Optimal Radiation Delivery Methods and Dosing Strategies Under Study

Author(s):

The quest to deliver optimal radiation therapy for patients with prostate cancer has led to a variety of advances in technologies and techniques, yet key questions remain unanswered.

Howard M. Sandler, MD, MS

The quest to deliver optimal radiation therapy for patients with prostate cancer has led to a variety of advances in technologies and techniques, yet key questions remain unanswered. Clinical trials now under way are expected to help clarify unsettled issues in several areas, particularly in proton beam therapy and hypofractionation, according to Howard M. Sandler, MD, MS.

Sandler, who is chair of Cancer Therapeutics and chair of Radiation Oncology at Cedars-Sinai Medical Center in Los Angeles, provided an overview of treatment options for radiation therapy in prostate cancer during the 6th Annual Interdisciplinary Prostate Cancer Congress™.

Figure 1. Primary Treatment

of Localized Prostate Cancer1

Data from 11,892 men in the Cancer of the Prostate Strategic Urologic Research Endeavor (CaPSURE) registry are analyzed.

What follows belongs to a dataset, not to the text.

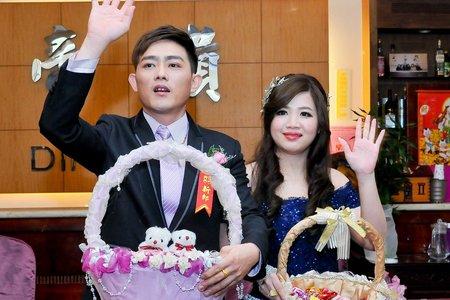 基隆皇帝嶺文定結婚迎娶結婚儀式j晚宴專業錄影平面攝影mv精華
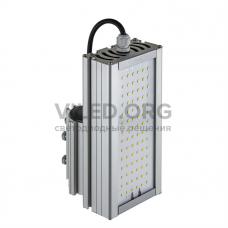 Светодиодный уличный светильник LSS-ST-K-018-33-4481-4000-67, 33 Вт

CAPRA indicates Cancer of the Prostate Risk Assessment scores.

Proton Beam Therapy Growing

Although therapy trends have varied during the past two decades, radiation therapy remains an important modality. The percentage of patients treated with external-beam radiation therapy or brachytherapy ranged from 20.9% to 23.5% depending on risk level, according to the most recent Cancer of the Prostate Strategic Urologic Research Endeavor (CaPSURE) database analysis, which Sandler cited (Figure 1).1 When it comes to delivering radiation therapy to a patient, Sandler said that determining the best dose of a particular form of radiation therapy is at the heart of the specialty. It also is important to keep that dose of radiation concentrated on the tumor and spare the surrounding tissue as much as possible, he stressed.To achieve those goals, proton beam therapy theoretically would be more beneficial than several other methods of external radiation therapy because the technology allows for greater doses to be delivered to the tumor while reducing the incidence of treatment-related tissue damage, Sandler said.

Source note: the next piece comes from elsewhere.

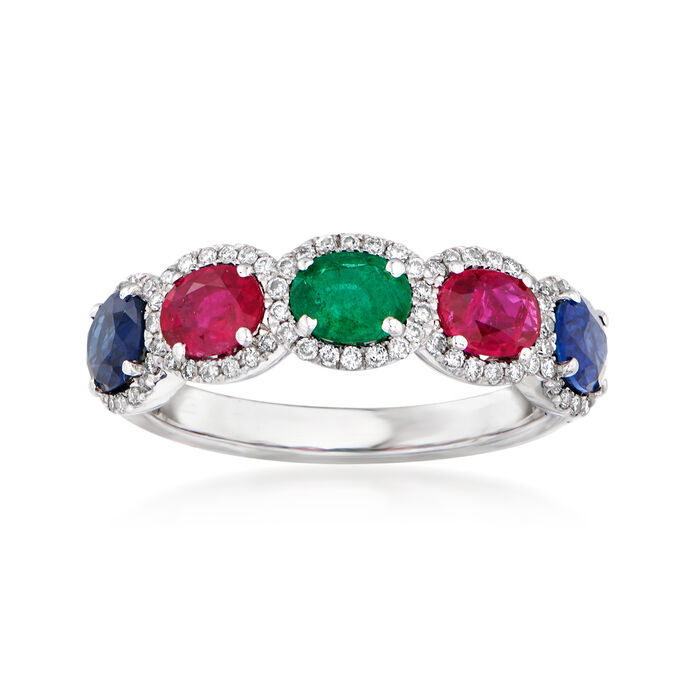 1.90 ct. t.w. Multi-Gemstone and .27 ct. t.w. Diamond Ring in 14kt White Gold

Indeed, he noted that cancer centers throughout the country are increasingly investing in proton technology, which can cost as much as $150 million or $200 million for large systems. At least 10 centers have established proton sites, and approximately a dozen additional centers are planning to do so.

However, Sandler said there is scant evidence that proton beam therapy delivers superior outcomes, citing a review of 36 studies in various tumor types.2 In a 2007 paper, Brada et al found no studies demonstrating that proton beam therapy was superior to best available photon therapies such as intensity-modulated radiation therapy (IMRT) and three-dimensional conformal radiotherapy (3-D CRT).

In April, Gray et al3 reported that results of seven trials indicate patients treated with proton therapy experienced a low rate of acute and late grade 3 gastrointestinal and genitourinary toxicity, and that the method appears to keep disease under control. The paper also noted that smaller systems costing $15 million to $25 million are now hitting the market, which would make the technology more cost-effective.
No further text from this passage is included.